Vanochtend hadden we samen vergaderd over de verdere uitbouw van depressiehulp.be. Eén van mijn vrijwillige engagementen. En op de terugrit hadden we het dus over de prijs van het treinticket. Hij mailde me die prijs deze namiddag door. Ik was opgelucht dat het net evenveel was als de rit op mijn rail pass. En in mijn antwoord zonet op zijn mail plaatste ik nog een voetnoot: (…) dat ik me heel erg ‘gewaardeerd’ voel in de kliek van depressiehulp. Voelt fijn. Warm dankjewel voor je bijdrage daaraan 🙂
Het deed me denken aan een voorval eerder deze week. Een aantal dagen geleden reageerde ik op een artikel op Linkedin over de meest effectieve leiderschapsstijl. Ik vond het vreemd dat nergens in het artikel het woord ‘luisteren’ voorkwam in één of andere vorm. En dat meldde ik ook in een commentaar. Vandaag zag ik hetzelfde artikel verschijnen in het Engels, met een ietwat vrouwelijke toets in de begeleidende foto en titel. Leading with style.

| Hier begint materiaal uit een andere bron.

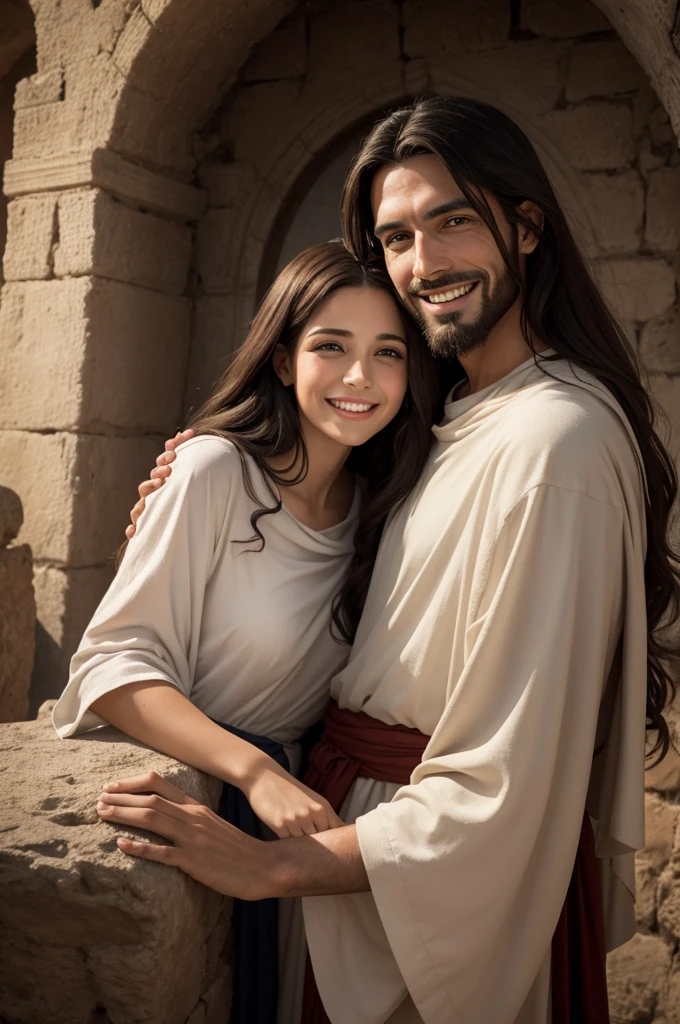 Jesus of Nazareth smiling with a woman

Ik volg al enkele jaren vanop afstand wat gezegd en geschreven wordt over leiderschap. Misschien omdat ik zelf een goed voorbeeld wil zijn. Misschien omdat ik graag werk voor iemand die sterk waardengedreven leiderschap toont. Ik weet het niet. De ambitie om zelf een leiderschapscursus te volgen heb ik alvast niet.
Het idee dat een leider volgers ‘moet’ hebben vind ik ook al zoiets vreemds. Als ik al een leider zou willen zijn, dan eentje waarvan je niet weet dat hij de leider is. Eentje die ervoor zorgt dat je zelf leiderschap opneemt in datgene waar je hart een sprongetje van maakt.

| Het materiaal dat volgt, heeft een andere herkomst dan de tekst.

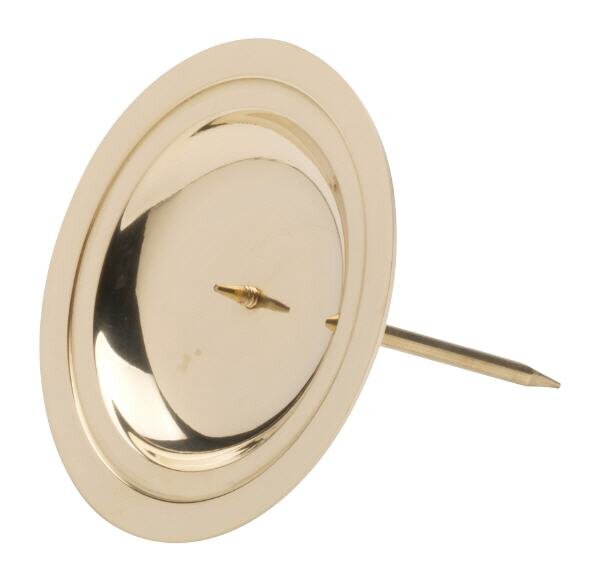 Adventskranzteller Messing Gold poliert Dorn abschraubbar Ø 7 cm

Trouwens, ik ben een groot deel van de tijd een lijder. En daar kan je zelfs met wat creativiteit geen omelet uit halen.
Maar sprankels in de ogen van anderen zie ik wel vaak verschijnen.

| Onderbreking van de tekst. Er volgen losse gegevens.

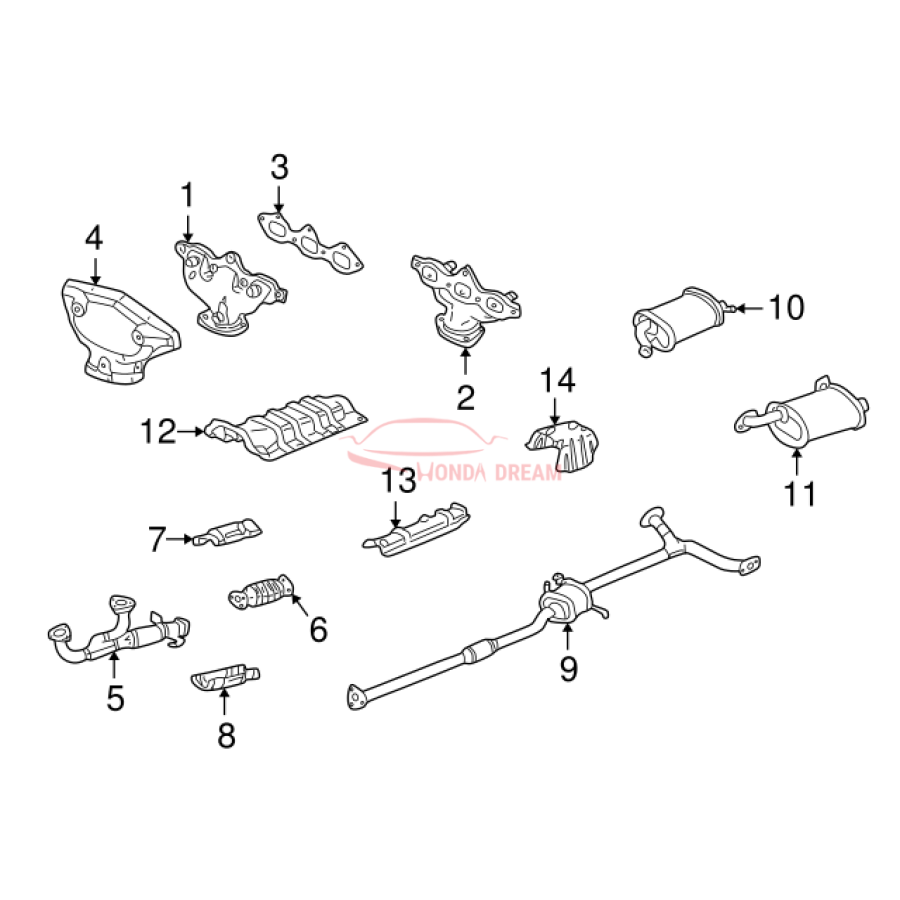 PIPE B,EXHAUST (18220-S80-A02) - 2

Zoals bij Manon een poos geleden, haar oogsprankels waren zeer intens. En dat alleen omdat ik ervoor koos tijd te nemen om een boekje voor haar te lezen. Of mijn beste vriendin, toen ik eerst het woord wat geladenheid gaf en dan aandrong dat ze zelf als ontbijt het ‘triootje’ bestelde bij de niet onknappe ober. Sprankels, gestotter en gelach. Dit geheel terzijde overigens. Behoorlijk ‘stijlloze’ anekdote. Maar sprankelen deed ze wel.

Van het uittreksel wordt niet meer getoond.